[Given task] In the lines below, change "camera" to "lens" everywhere from the line containing "Is (54,197) farther" down to the line containing "10.5 meters", leaving everything else unchanged, and give back only those lines.

[Material supplied]
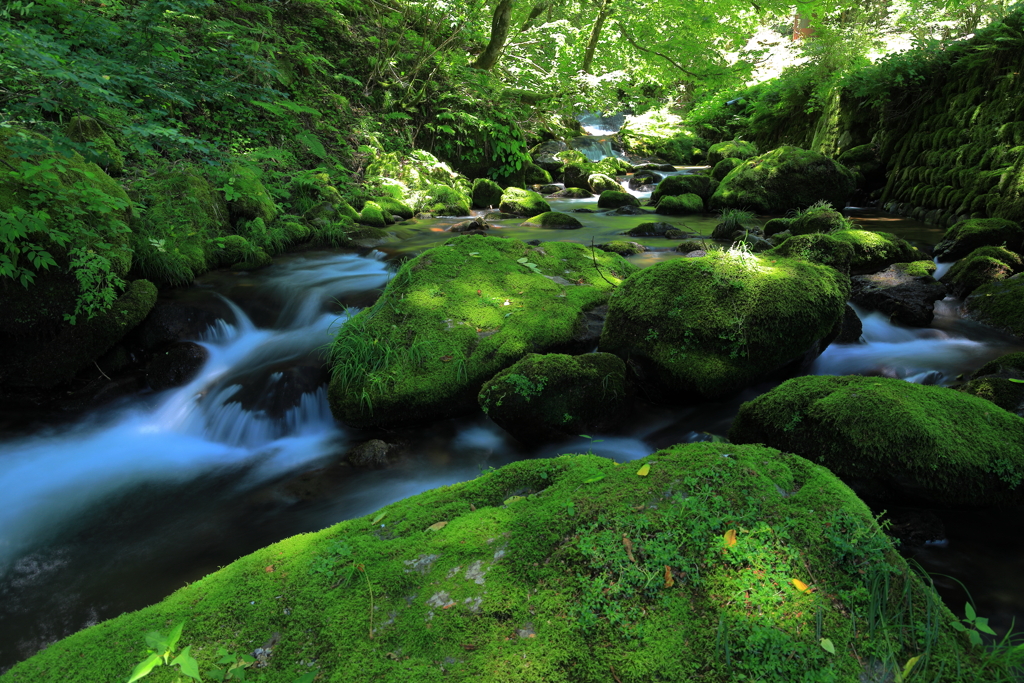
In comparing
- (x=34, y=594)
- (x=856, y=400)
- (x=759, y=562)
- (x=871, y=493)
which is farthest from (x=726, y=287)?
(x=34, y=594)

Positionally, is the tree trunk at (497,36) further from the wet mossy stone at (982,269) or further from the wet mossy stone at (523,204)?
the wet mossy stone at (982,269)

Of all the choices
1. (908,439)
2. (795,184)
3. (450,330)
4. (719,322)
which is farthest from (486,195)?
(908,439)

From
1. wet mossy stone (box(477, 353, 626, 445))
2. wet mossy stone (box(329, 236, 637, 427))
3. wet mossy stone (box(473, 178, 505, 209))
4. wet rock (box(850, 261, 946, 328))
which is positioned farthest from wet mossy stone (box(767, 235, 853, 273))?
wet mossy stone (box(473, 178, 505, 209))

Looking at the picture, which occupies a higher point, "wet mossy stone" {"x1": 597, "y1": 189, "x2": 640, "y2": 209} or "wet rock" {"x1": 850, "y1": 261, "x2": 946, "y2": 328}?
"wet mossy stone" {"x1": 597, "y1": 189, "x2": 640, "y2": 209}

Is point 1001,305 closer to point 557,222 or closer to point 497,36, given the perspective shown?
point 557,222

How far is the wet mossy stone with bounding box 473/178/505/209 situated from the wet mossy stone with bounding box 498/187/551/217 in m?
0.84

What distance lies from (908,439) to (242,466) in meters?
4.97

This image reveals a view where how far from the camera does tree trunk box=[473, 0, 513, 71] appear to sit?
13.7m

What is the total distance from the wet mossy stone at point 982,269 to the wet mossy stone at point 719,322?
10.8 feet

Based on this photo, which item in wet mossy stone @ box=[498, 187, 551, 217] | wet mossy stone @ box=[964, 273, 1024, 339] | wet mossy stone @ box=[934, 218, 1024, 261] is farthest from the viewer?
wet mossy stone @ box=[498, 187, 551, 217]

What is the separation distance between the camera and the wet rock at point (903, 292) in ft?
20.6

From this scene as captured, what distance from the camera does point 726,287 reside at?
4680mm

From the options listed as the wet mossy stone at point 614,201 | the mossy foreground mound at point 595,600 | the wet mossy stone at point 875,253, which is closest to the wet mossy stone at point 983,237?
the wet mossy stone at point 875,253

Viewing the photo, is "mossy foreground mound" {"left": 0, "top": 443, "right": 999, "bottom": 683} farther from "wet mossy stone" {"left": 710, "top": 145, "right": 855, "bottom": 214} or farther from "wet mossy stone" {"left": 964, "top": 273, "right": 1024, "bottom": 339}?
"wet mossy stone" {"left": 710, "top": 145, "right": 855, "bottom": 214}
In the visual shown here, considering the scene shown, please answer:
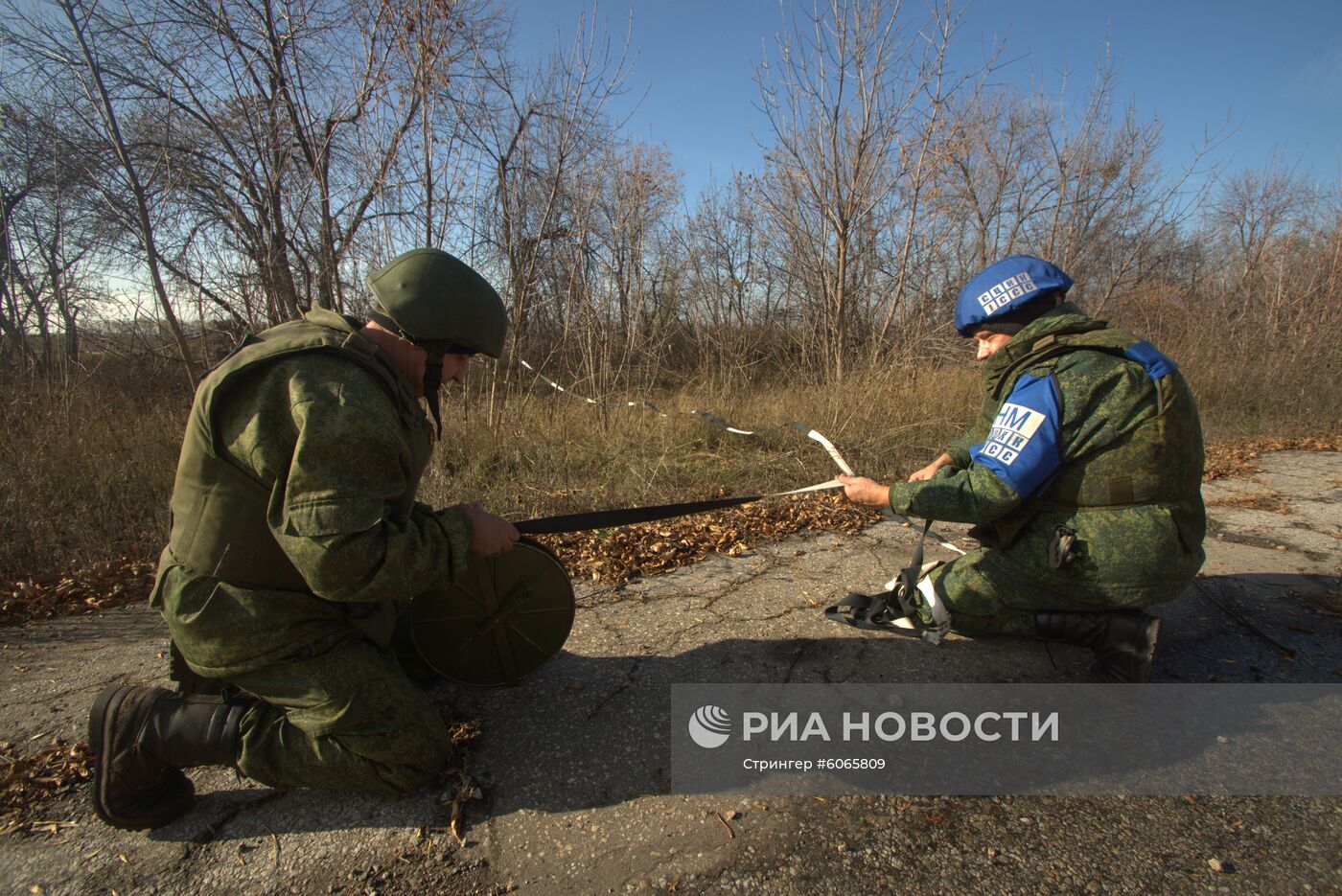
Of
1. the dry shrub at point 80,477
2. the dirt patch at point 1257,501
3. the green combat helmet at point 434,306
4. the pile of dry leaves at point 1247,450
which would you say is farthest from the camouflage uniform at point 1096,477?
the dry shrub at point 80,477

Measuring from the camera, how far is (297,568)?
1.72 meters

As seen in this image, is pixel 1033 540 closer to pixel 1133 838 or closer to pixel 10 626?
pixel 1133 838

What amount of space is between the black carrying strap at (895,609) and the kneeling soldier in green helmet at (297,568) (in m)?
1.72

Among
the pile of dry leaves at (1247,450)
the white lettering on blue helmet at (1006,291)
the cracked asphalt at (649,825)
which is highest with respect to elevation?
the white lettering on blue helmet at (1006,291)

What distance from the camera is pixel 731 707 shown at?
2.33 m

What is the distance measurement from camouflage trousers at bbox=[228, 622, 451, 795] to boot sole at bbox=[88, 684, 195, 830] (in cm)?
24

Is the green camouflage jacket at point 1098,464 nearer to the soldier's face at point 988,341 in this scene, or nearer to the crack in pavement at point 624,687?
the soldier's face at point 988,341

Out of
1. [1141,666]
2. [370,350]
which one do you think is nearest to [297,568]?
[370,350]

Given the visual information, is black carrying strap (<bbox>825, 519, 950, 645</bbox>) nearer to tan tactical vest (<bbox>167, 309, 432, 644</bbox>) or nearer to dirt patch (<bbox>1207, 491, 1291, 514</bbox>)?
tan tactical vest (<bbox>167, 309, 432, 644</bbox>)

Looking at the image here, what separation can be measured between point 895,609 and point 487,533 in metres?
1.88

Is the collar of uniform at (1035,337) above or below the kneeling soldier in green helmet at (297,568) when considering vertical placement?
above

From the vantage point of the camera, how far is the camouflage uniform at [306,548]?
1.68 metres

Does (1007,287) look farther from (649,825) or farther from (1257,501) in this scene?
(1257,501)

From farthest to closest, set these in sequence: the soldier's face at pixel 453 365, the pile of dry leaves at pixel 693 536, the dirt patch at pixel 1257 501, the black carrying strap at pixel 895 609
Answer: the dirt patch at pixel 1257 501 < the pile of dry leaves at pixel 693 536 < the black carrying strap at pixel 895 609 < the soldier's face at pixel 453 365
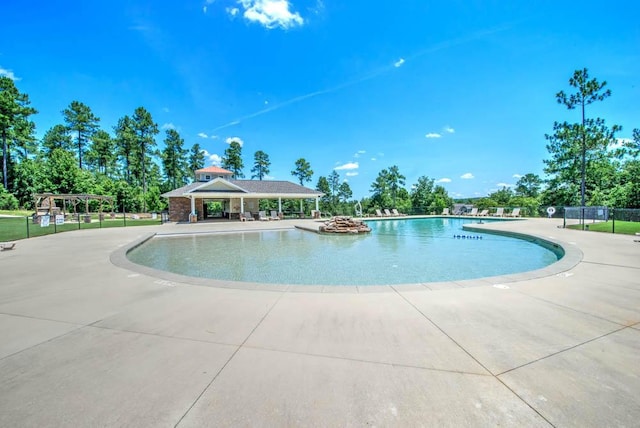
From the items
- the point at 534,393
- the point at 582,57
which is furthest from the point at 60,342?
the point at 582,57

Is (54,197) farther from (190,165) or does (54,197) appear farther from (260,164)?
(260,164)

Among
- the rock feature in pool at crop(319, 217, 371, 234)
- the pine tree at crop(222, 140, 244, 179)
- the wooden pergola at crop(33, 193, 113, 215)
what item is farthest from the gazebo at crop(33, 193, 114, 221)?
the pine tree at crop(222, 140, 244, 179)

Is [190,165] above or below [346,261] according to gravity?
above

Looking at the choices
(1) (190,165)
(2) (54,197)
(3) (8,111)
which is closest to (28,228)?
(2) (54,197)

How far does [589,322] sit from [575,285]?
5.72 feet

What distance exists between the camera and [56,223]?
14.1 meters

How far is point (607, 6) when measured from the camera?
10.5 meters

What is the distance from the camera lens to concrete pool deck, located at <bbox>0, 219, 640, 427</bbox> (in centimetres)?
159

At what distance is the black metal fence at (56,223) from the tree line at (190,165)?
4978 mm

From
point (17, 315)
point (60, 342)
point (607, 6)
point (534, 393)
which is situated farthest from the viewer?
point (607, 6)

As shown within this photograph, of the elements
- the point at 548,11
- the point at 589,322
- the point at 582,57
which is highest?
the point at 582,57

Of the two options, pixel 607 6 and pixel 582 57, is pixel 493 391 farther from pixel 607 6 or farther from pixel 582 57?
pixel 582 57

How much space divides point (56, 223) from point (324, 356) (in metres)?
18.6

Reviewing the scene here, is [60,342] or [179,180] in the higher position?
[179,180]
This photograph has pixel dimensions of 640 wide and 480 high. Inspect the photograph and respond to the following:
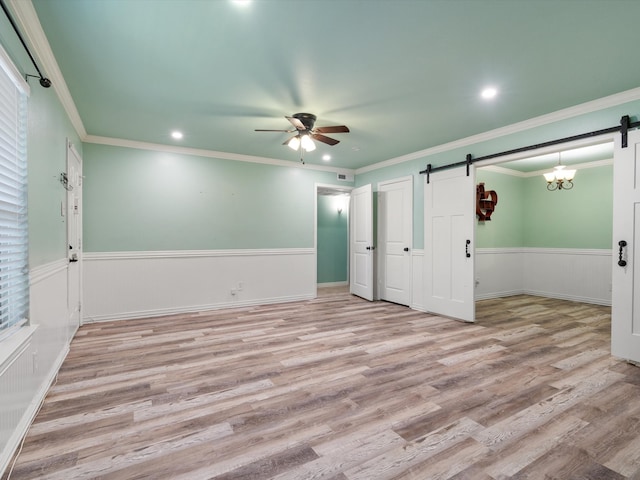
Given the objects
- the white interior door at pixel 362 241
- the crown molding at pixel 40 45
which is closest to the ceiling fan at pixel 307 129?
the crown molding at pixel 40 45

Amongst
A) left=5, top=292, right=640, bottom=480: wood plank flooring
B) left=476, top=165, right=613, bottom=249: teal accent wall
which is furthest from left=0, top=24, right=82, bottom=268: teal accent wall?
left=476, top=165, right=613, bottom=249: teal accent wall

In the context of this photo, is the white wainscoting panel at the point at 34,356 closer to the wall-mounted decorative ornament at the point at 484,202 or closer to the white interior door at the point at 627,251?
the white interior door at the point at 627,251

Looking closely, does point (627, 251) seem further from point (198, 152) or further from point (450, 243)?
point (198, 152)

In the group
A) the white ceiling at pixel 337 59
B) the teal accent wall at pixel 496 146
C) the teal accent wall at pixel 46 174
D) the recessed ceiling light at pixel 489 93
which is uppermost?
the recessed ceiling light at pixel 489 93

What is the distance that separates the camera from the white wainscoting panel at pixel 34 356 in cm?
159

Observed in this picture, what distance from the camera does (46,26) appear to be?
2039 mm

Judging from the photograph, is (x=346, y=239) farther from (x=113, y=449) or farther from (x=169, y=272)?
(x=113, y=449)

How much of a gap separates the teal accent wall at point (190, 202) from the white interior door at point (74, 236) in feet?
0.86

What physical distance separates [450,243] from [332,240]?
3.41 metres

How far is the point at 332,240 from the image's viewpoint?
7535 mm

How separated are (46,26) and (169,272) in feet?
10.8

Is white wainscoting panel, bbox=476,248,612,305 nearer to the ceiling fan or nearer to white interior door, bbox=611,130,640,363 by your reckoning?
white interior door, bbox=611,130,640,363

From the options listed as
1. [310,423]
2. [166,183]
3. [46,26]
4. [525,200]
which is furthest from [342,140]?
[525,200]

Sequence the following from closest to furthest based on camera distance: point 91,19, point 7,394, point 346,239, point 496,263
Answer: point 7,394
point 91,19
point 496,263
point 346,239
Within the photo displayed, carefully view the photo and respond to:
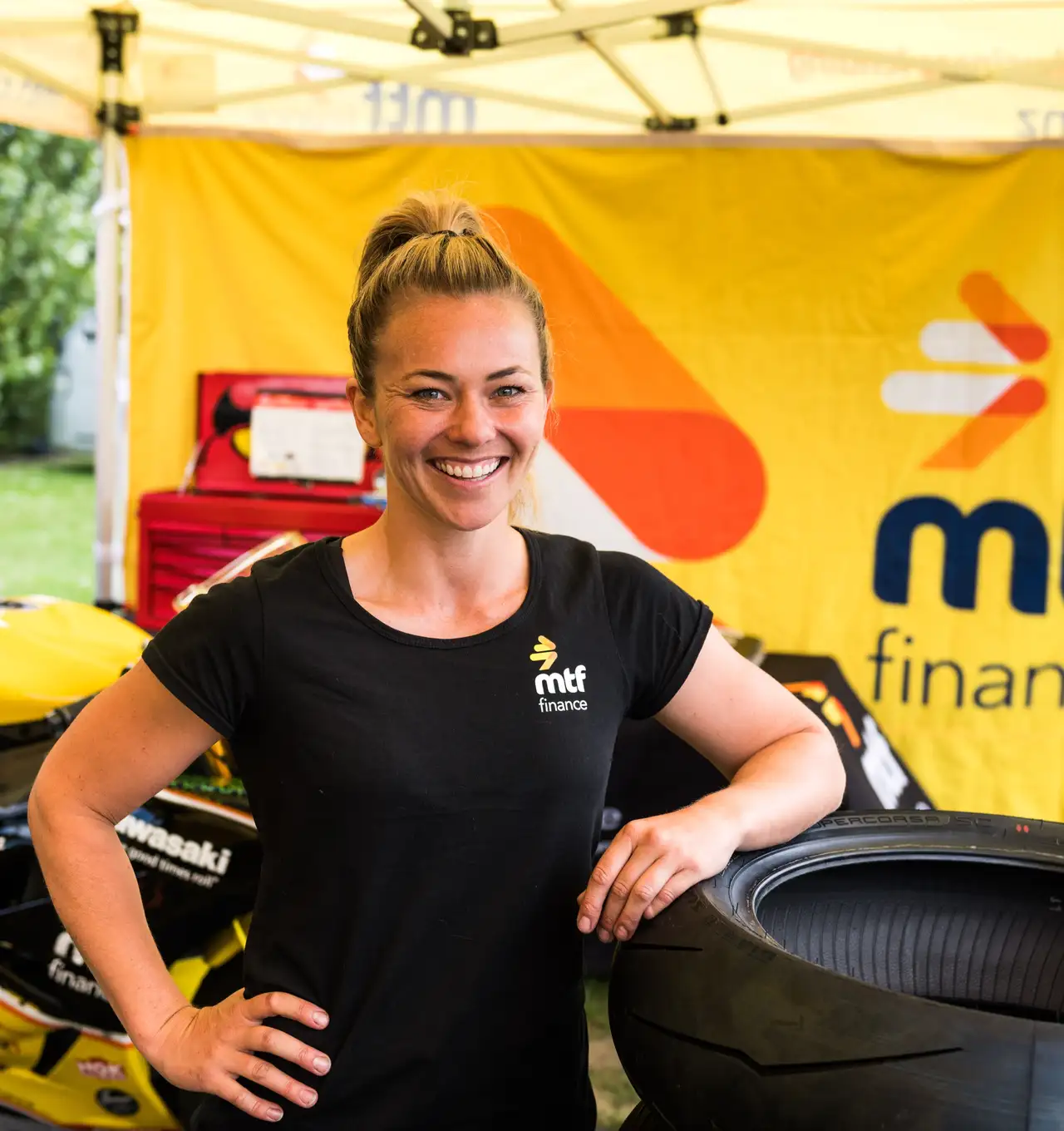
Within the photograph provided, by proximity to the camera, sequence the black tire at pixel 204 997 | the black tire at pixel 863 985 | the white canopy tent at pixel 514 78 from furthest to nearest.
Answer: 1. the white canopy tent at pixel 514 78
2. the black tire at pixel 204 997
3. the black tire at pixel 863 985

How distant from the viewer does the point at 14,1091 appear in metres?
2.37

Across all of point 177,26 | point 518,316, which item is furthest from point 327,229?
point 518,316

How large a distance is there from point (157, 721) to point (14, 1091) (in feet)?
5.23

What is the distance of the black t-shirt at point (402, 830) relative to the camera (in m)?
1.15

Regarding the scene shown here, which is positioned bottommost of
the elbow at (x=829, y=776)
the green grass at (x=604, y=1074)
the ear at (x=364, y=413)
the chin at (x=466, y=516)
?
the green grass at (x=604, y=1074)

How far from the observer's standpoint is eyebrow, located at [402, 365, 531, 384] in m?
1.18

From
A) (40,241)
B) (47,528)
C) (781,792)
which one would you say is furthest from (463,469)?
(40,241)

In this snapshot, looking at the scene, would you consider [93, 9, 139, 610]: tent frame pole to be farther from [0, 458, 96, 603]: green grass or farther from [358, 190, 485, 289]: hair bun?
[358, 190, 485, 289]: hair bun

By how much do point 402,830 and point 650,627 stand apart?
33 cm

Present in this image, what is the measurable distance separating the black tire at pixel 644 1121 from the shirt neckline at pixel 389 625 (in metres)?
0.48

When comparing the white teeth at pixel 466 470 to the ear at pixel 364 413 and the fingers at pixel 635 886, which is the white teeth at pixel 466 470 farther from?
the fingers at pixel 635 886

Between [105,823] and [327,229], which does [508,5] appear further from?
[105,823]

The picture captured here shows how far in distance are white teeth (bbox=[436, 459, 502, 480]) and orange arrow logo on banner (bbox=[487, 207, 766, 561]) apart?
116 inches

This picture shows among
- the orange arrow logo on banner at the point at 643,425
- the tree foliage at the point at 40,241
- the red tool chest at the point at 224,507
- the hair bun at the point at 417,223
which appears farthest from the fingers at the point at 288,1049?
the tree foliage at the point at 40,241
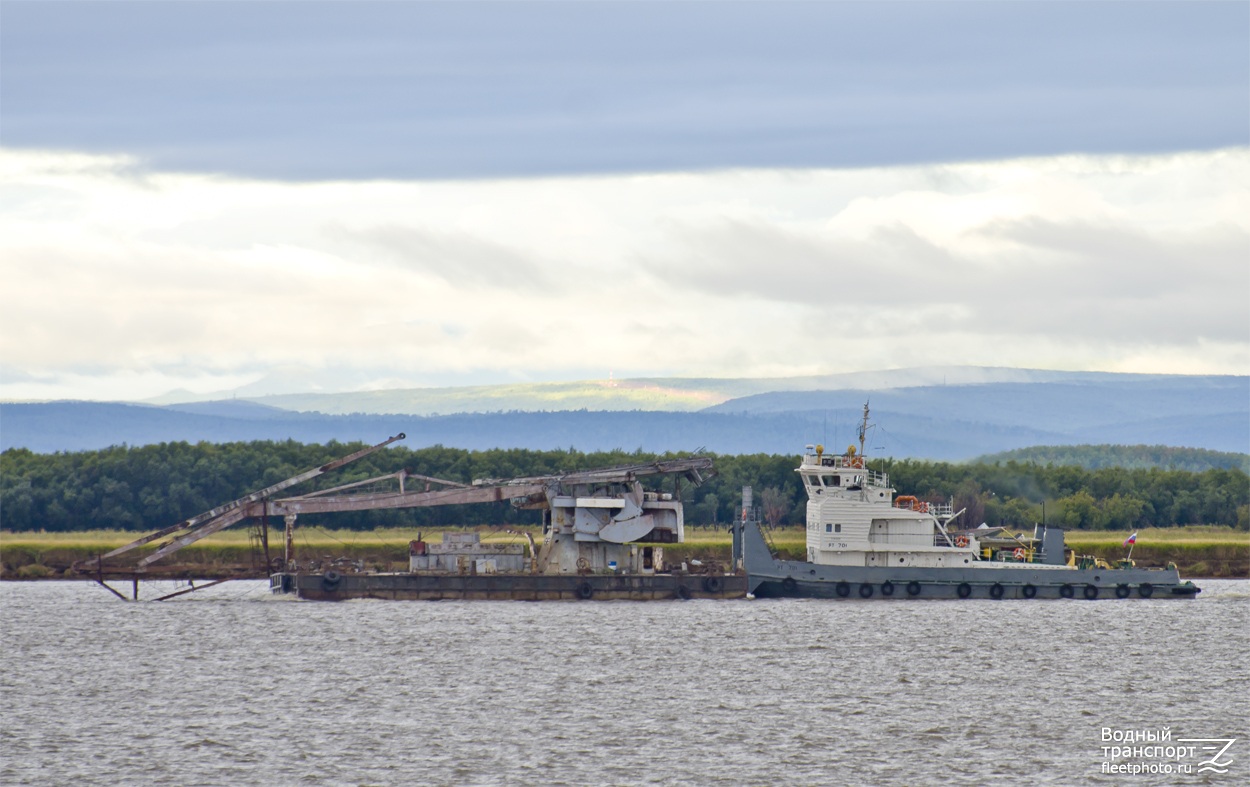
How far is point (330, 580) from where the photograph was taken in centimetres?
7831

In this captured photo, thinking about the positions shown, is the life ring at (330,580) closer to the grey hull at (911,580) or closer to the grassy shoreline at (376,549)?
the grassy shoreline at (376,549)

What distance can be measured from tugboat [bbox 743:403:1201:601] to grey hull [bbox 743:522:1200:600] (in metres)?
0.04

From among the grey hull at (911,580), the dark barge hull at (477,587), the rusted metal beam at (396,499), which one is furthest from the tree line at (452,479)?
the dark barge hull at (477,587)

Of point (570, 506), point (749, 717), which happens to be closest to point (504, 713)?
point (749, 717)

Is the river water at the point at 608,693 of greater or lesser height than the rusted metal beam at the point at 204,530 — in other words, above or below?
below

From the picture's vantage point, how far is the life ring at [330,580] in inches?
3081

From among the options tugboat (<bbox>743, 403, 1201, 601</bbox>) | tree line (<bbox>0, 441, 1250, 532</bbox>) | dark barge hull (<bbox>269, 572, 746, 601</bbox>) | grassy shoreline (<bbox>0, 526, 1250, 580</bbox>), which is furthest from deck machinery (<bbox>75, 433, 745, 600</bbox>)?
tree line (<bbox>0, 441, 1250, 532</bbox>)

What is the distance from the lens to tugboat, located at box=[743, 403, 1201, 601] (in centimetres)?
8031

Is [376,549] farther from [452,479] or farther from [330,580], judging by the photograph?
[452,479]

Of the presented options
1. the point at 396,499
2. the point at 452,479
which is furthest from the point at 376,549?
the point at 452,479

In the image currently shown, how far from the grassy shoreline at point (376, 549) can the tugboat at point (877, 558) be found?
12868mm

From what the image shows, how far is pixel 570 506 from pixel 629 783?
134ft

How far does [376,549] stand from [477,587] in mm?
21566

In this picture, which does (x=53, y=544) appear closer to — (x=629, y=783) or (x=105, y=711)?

[Solution for this problem]
Is (54,197) farther from (190,165) or does (54,197) appear farther from (260,164)?
(260,164)

Among
- the rock feature in pool at crop(319, 217, 371, 234)
- the pine tree at crop(222, 140, 244, 179)
- the wooden pergola at crop(33, 193, 113, 215)
what item is farthest from the gazebo at crop(33, 193, 114, 221)?
the pine tree at crop(222, 140, 244, 179)

Is [190,165] above or below [346,261] according to gravity?
above

Looking at the choices
(1) (190,165)
(2) (54,197)
(3) (8,111)
which is closest to (28,228)?
(2) (54,197)

How far does [589,322] sit from [575,285]?
5.72 feet

What distance exists between the lens and [56,223]?
14.1 meters

How far is point (607, 6) when measured from the lens?
10.5 meters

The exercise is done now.